Teks Bacaan:
Oleh : Faisal Efendi
BAB I
PENDAHULUAN
Segala puji bagi Allah, kami memuji-Nya, memohon pertolongan-Nya,
memohon ampunan-Nya, serta bertobat kepada-Nya. Aku bersaksi bahwa Muhammad
adalah hamba dan utusannya. Selamat dan sejahtera semoga melimpah kepadanya,
kepada keluarganya, para sahabatnya dan para pengikutnya.
Sesungguhnya ilmu tauhid adalah ilmu yang paling mulia dan paling agung
kedudukannya. Setiap muslim wajib mempelajari, megetahui dan memahami ilmu
tersebut, karena merupakan ilmu tentang Allah SWT, tentang asma-asma-Nya,
sifat-sifat-Nya, dan hak-hak-Nya atas semua hamba-Nya. Ilmu tauhid juga
merupakan kunci jalan menuju Allah, serta dasar syariat-Nya. Oleh karena itu
para Rasul bersepakat untuk mendakwahkannya kepada seluruh manusia. Allah
mempersaksikan keesaan pada diri-Nya. Demikian juga para malaikat dan ahli
ilmu. Allah berfirman:
“Allah menyatakan bahwasanya tidak ada
Tuhan melainkan Dia (yang berhak disembah), yang menegakkan keadilan. Para
Malaikat dan orang-orang yang berilmu (juga menyatakan yang demikian itu). tak
ada Tuhan melainkan Dia (yang berhak disembah), yang Maha Perkasa lagi Maha
Bijaksana.” (QS. Al-Imran: 18).
BAB II
TAUHID RUBUBIYAH, TAUHID ULUHIYAH
DAN TAUHID UBUDIYAH
Kata tauhid berasal dari kata
wahhada yuwahhidu tauhîdan, yang berarti menjadikan-Nya satu. Kata tauhid
secara istilah didefenisikan sebagai “mengesakan Allah SWT” Tuhan sembahan dengan
segala nama, sifat dan perbuatan-Nya.

Informasi Terekstrak:
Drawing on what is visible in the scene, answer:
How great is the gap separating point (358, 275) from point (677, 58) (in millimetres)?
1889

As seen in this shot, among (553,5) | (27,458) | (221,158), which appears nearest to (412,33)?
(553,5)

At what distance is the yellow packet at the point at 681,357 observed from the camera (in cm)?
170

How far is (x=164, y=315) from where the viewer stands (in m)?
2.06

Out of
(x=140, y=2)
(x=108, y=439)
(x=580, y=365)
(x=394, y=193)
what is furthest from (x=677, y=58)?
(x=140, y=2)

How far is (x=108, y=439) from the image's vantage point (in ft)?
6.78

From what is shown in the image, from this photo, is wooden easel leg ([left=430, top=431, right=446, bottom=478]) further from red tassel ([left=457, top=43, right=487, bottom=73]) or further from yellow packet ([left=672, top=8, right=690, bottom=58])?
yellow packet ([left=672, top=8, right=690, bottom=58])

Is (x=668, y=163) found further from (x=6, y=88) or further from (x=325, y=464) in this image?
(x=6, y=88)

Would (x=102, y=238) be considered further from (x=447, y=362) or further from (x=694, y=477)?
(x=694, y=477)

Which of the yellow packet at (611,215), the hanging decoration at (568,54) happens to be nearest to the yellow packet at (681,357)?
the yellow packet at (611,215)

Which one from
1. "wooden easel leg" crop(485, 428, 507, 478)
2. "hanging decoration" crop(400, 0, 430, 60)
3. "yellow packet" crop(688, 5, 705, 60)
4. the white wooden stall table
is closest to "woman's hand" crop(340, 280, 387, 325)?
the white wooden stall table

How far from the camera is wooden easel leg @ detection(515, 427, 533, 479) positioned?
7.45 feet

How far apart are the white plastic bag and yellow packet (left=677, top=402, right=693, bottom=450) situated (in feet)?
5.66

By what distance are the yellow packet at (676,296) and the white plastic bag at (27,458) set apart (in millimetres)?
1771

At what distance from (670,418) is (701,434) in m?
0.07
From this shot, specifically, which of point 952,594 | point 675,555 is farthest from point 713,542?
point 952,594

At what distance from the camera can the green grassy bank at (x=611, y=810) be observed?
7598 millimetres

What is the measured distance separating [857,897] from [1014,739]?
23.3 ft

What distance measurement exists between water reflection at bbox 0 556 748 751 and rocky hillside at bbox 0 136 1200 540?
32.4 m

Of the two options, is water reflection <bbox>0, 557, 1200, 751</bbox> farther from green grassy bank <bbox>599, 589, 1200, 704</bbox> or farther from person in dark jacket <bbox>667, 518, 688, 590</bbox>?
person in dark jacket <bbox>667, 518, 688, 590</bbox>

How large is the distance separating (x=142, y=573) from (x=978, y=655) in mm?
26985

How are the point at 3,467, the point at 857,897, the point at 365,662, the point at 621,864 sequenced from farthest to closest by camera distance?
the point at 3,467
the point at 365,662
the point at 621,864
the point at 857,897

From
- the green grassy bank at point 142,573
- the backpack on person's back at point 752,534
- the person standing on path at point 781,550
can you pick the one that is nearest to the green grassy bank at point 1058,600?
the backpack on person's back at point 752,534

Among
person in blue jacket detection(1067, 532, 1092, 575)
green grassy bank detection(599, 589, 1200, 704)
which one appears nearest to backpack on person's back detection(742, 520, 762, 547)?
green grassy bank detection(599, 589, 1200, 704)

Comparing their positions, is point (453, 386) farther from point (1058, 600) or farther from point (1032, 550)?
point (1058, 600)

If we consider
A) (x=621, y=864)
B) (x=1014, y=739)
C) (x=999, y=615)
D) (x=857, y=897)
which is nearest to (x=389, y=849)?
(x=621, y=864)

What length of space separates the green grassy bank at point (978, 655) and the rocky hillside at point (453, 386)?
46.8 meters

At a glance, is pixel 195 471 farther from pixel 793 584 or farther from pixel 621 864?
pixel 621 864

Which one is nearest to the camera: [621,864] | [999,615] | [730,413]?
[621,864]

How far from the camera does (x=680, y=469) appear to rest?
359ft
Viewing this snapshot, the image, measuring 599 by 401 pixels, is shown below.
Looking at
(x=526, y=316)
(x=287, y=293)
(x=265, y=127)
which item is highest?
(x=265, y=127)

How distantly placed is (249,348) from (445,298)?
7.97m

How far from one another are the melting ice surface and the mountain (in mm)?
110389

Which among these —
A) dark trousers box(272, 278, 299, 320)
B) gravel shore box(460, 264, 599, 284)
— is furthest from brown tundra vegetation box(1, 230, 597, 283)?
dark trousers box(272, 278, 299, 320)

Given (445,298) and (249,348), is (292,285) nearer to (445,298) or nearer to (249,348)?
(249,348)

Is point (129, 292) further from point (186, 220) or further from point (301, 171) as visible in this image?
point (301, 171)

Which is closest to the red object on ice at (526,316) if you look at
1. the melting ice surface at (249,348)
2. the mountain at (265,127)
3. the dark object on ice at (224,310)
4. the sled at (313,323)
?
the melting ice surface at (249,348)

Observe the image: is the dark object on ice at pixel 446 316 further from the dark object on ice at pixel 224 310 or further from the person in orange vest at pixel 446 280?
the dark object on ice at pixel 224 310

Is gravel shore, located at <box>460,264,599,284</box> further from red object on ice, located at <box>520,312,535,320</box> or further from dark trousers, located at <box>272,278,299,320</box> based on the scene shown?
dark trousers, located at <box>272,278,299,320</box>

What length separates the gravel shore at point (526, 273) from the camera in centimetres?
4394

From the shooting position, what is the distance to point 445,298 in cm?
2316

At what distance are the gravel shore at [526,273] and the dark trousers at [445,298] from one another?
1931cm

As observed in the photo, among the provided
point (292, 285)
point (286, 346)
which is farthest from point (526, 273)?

Soal:
Lanjutkan teks tentang ilmu tauhid, dimulai tepat setelah kalimat terakhirnya.

Jawaban:
Berdasarkan produk sejarah,
permasalahan-permasalahan dalam ilmu kalam, dan untuk memudahkan dalam
mempelajari dan memahami tentang tauhid, serta secara teoritis tauhid dapat
diklarifikasikan dalam tiga jenis, yaitu sebagai berikut:
Pertama: Tauhid Rububiyah
Rububiyah adalah kata yang
dinisbatkan kepada salah satu nama Allah SWT, yaitu “Rabb”. Nama ini mempunyai
beberapa arti, antara lain: al-Murabbi (pemelihara), al-Nashir (penolong),
al-Malik (pemilik), al-Muslih (yang memperbaiki), al-Sayyid (tuan), dan al-Wali
(wali). Sedangkan menurut istilah tauhid rububiyah berarti “percaya bahwa hanya
Allah-lah satu-satunya pencipta, pemilik, pengendali alam raya yang dengan
takdirnya Ia menghidupkan dan mematikan serta mengendalikan alam dengan
sunnah-sunnah-Nya.[1]
Allah SWT berfirman:
“Ingatlah, menciptakan dan memerintah hanyalah
hak Allah. Maha suci Allah, Tuhan semesta alam.” (QS. Al-A’raaf: 54).[2]
Tauhid Rububiyah mencakup
dimensi-dimensi keimanan berikut ini:
Pertama
: Beriman kepada perbuatan-perbuatan Allah yang bersifat umum. Misalnya
menciptakan, memberi rezeki, menghidupkan, mematikan, menguasai, dan lain-lain.
Kedua
: Beriman kepada takdir Allah.
Ketiga
: Beriman kepada Zat Allah SWT.[3]
Landasan Tauhid Rububiyah adalah
dalil-dalil berikut ini:
“Segala puji bagi Allah, Tuhan
semesta alam.” (QS. Al-Fatihah: 1).
Apakah mereka diciptakan tanpa
sesuatupun ataukah mereka yang menciptakan (diri mereka sendiri)? (QS.
At-Thuur: 35).
Runtut pembuktian akal sehat atas
ayat ini adalah bahwa ada tiga asumsi yang mungkin dapat diterima secara logis
disini, yaitu:
Asumsi pertama
: Mereka diciptakan dari ketiadaan. Ini secara mutlak jelas tidak
mungkin, karena ketiadaan kontra kewujudan.
Asumsi kedua
: Mereka adalah pencipta-pencipta. Ini tentu
mustahil karena mengansumsikan kewujudan sesuatu pada saat ketiadaannya.
Asumsi ketiga
: Ada pencipta selain mereka, yaitu Allah SWT.
Asumsi inilah yang harus diterapkan.
Dalil akal sehat (logika) lainnya adalah “at-Tamanu” (pertentangan)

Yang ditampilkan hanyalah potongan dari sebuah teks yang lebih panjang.